Extracted entries
******
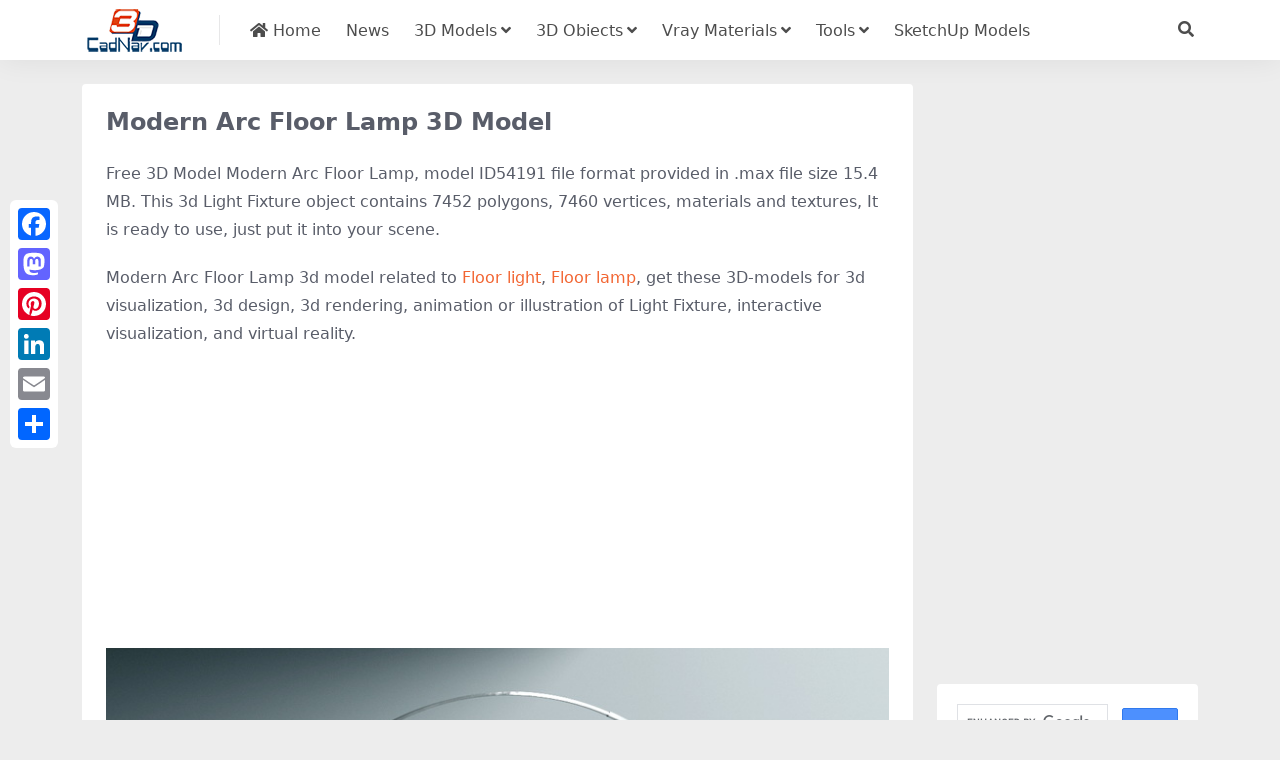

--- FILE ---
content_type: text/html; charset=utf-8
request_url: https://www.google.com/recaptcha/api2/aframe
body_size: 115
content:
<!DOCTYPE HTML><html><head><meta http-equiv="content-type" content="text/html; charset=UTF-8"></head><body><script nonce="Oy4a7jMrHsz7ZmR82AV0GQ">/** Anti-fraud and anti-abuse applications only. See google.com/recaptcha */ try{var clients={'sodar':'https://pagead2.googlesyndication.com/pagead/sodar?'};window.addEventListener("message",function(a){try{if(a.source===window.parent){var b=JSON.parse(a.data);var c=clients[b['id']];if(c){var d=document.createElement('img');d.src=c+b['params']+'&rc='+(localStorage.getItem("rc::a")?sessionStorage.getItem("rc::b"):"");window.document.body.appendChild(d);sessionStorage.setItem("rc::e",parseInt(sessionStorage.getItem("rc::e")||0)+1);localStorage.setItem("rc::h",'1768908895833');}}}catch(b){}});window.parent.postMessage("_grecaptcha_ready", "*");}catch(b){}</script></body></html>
******
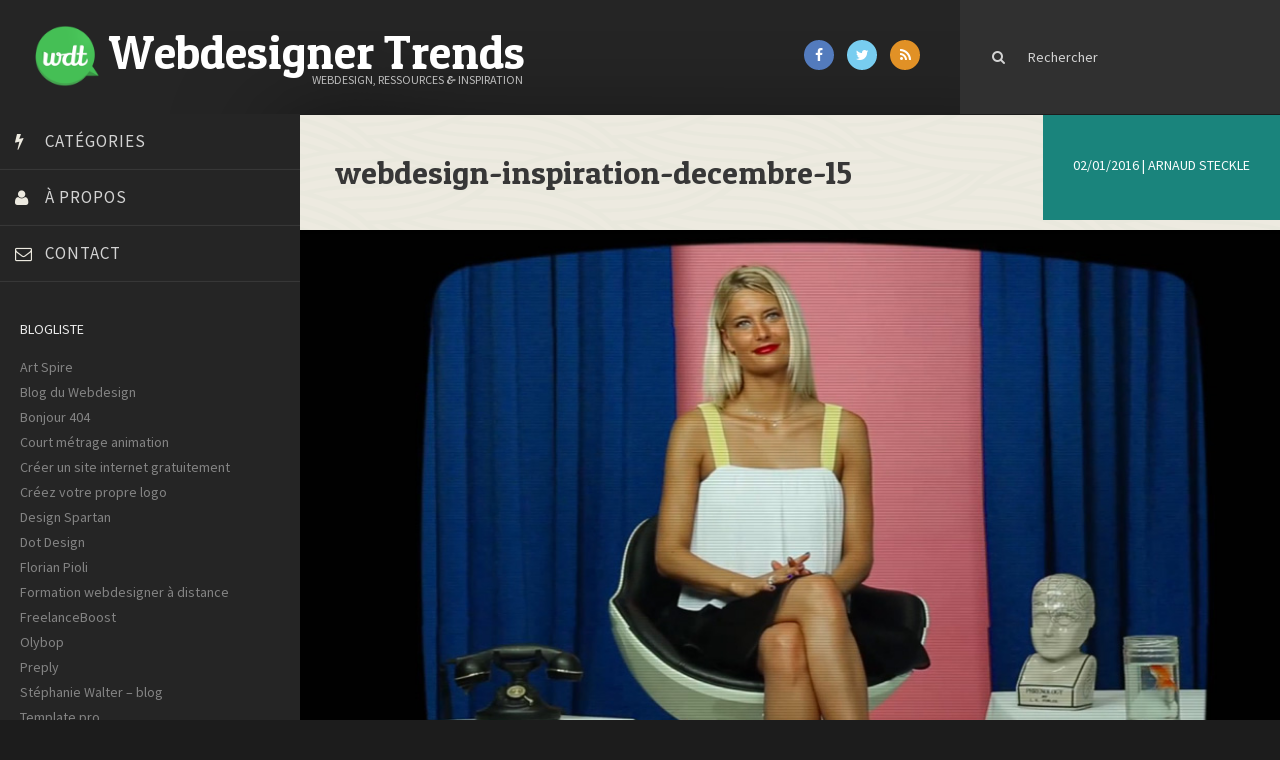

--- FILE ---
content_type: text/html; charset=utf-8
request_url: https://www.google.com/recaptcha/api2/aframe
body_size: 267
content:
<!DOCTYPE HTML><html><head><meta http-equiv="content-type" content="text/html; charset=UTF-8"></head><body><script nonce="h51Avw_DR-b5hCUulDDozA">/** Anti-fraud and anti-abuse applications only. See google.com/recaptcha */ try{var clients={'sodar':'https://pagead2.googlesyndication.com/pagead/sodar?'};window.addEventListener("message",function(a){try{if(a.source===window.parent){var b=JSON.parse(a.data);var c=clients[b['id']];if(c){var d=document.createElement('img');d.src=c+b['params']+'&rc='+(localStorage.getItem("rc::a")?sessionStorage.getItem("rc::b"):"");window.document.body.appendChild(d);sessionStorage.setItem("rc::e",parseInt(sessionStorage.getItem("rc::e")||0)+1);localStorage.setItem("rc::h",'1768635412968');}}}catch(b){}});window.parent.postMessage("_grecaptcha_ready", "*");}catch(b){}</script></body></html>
******
Task objective
Wherever the word "postMessage" turns up in a line of the entries above, copy that line.

Solution to this problem
<!DOCTYPE HTML><html><head><meta http-equiv="content-type" content="text/html; charset=UTF-8"></head><body><script nonce="Oy4a7jMrHsz7ZmR82AV0GQ">/** Anti-fraud and anti-abuse applications only. See google.com/recaptcha */ try{var clients={'sodar':'https://pagead2.googlesyndication.com/pagead/sodar?'};window.addEventListener("message",function(a){try{if(a.source===window.parent){var b=JSON.parse(a.data);var c=clients[b['id']];if(c){var d=document.createElement('img');d.src=c+b['params']+'&rc='+(localStorage.getItem("rc::a")?sessionStorage.getItem("rc::b"):"");window.document.body.appendChild(d);sessionStorage.setItem("rc::e",parseInt(sessionStorage.getItem("rc::e")||0)+1);localStorage.setItem("rc::h",'1768908895833');}}}catch(b){}});window.parent.postMessage("_grecaptcha_ready", "*");}catch(b){}</script></body></html>
<!DOCTYPE HTML><html><head><meta http-equiv="content-type" content="text/html; charset=UTF-8"></head><body><script nonce="h51Avw_DR-b5hCUulDDozA">/** Anti-fraud and anti-abuse applications only. See google.com/recaptcha */ try{var clients={'sodar':'https://pagead2.googlesyndication.com/pagead/sodar?'};window.addEventListener("message",function(a){try{if(a.source===window.parent){var b=JSON.parse(a.data);var c=clients[b['id']];if(c){var d=document.createElement('img');d.src=c+b['params']+'&rc='+(localStorage.getItem("rc::a")?sessionStorage.getItem("rc::b"):"");window.document.body.appendChild(d);sessionStorage.setItem("rc::e",parseInt(sessionStorage.getItem("rc::e")||0)+1);localStorage.setItem("rc::h",'1768635412968');}}}catch(b){}});window.parent.postMessage("_grecaptcha_ready", "*");}catch(b){}</script></body></html>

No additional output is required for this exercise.